Processed feature names:
['num__BMI', 'num__MentHlth', 'num__PhysHlth', 'ord__GenHlth', 'ord__Age', 'ord__Education', 'ord__Income', 'remainder__HighBP', 'remainder__HighChol', 'remainder__CholCheck', 'remainder__Smoker', 'remainder__Stroke', 'remainder__HeartDiseaseorAttack', 'remainder__PhysActivity', 'remainder__Fruits', 'remainder__Veggies', 'remainder__HvyAlcoholConsump', 'remainder__AnyHealthcare', 'remainder__NoDocbcCost', 'remainder__DiffWalk', 'remainder__Sex']

Clean feature names (without prefixes):
['BMI', 'MentHlth', 'PhysHlth', 'GenHlth', 'Age', 'Education', 'Income', 'HighBP', 'HighChol', 'CholCheck', 'Smoker', 'Stroke', 'HeartDiseaseorAttack', 'PhysActivity', 'Fruits', 'Veggies', 'HvyAlcoholConsump', 'AnyHealthcare', 'NoDocbcCost', 'DiffWalk', 'Sex']


In [7]:
os.makedirs('../data', exist_ok=True)
os.makedirs('../models', exist_ok=True)

# Save preprocessor (fitted)
joblib.dump(preprocessor, '../models/diabetes_preprocessor.joblib')
print("Preprocessor saved → ../models/diabetes_preprocessor.joblib")

# Save processed arrays
np.save('../data/X_train_processed.npy', X_train_processed)
np.save('../data/X_test_processed.npy',  X_test_processed)
np.save('../data/y_train.npy', y_train.values)
np.save('../data/y_test.npy',  y_test.values)

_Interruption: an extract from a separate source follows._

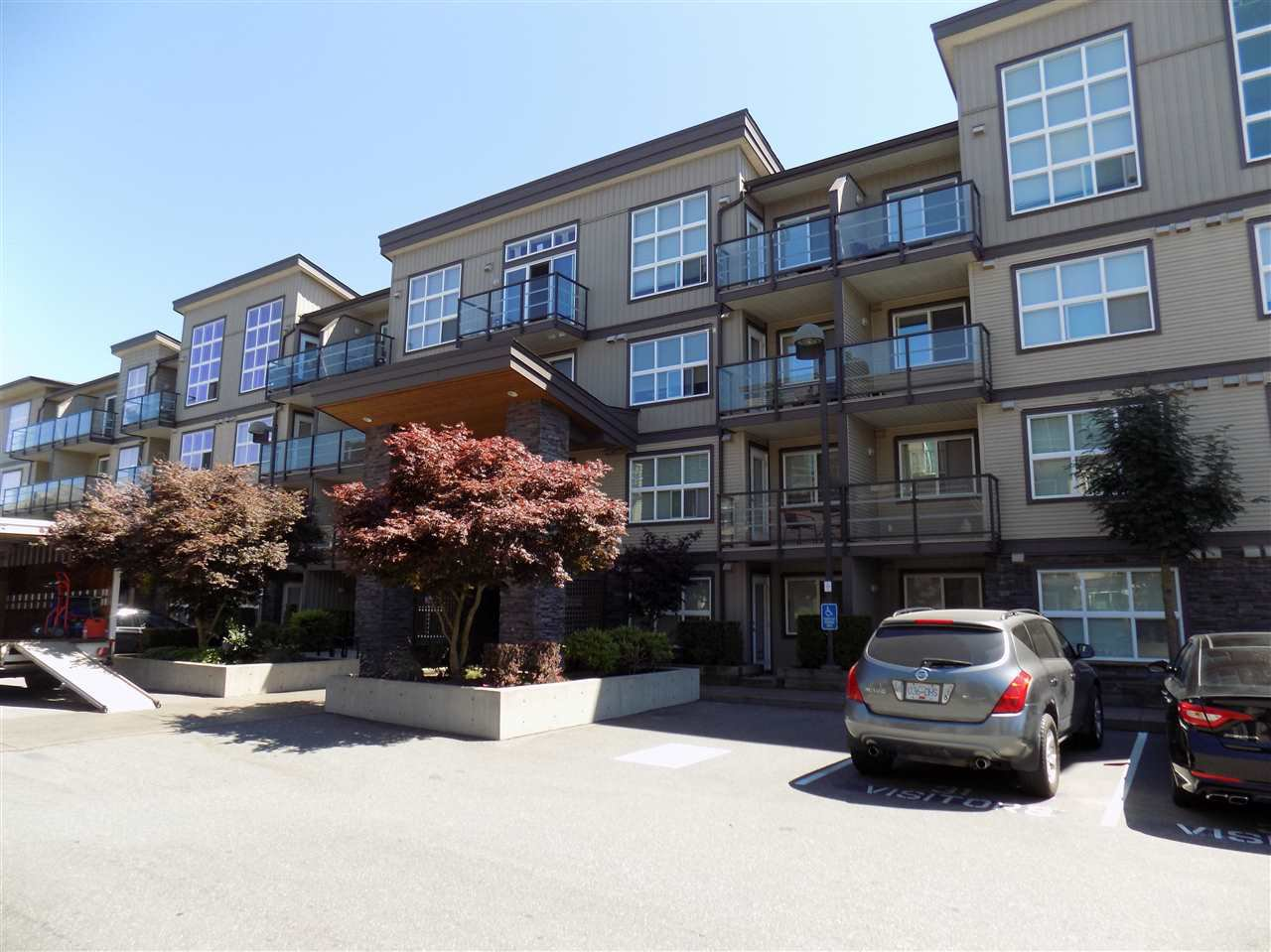"Main Photo: 406 30525 CARDINAL Avenue in Abbotsford: Abbotsford West Condo for sale in ""Tamarind Westside"" : MLS®# R2185961"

# Save feature names (very useful for notebooks 03 & 04)
pd.DataFrame({'feature': feature_names}).to_csv(
    '../data/processed_feature_names.csv', index=False
)
pd.DataFrame({'clean_feature': clean_names}).to_csv(
    '../data/processed_feature_names_clean.csv', index=False
)

print("\nAll files saved successfully.")
print("→ You can now proceed to model training (notebook 03).")

Preprocessor saved → ../models/diabetes_preprocessor.joblib

All files saved successfully.
→ You can now proceed to model training (notebook 03).